→ Work to be completed: Copy the records below without altering a single word.

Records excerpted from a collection
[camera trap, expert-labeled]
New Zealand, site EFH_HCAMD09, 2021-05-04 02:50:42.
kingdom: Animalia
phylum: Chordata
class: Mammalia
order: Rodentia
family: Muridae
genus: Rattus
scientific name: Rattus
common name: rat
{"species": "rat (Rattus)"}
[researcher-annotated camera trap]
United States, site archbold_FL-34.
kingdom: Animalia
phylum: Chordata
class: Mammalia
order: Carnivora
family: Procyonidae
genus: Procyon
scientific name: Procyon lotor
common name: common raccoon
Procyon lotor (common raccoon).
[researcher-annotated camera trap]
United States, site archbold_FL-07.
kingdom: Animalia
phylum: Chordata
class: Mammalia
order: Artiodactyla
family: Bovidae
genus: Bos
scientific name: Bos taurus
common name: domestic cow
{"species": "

→ Exercise result:
[camera trap, expert-labeled]
New Zealand, site EFH_HCAMD09, 2021-05-04 02:50:42.
kingdom: Animalia
phylum: Chordata
class: Mammalia
order: Rodentia
family: Muridae
genus: Rattus
scientific name: Rattus
common name: rat
{"species": "rat (Rattus)"}
[researcher-annotated camera trap]
United States, site archbold_FL-34.
kingdom: Animalia
phylum: Chordata
class: Mammalia
order: Carnivora
family: Procyonidae
genus: Procyon
scientific name: Procyon lotor
common name: common raccoon
Procyon lotor (common raccoon).
[researcher-annotated camera trap]
United States, site archbold_FL-07.
kingdom: Animalia
phylum: Chordata
class: Mammalia
order: Artiodactyla
family: Bovidae
genus: Bos
scientific name: Bos taurus
common name: domestic cow
{"species": "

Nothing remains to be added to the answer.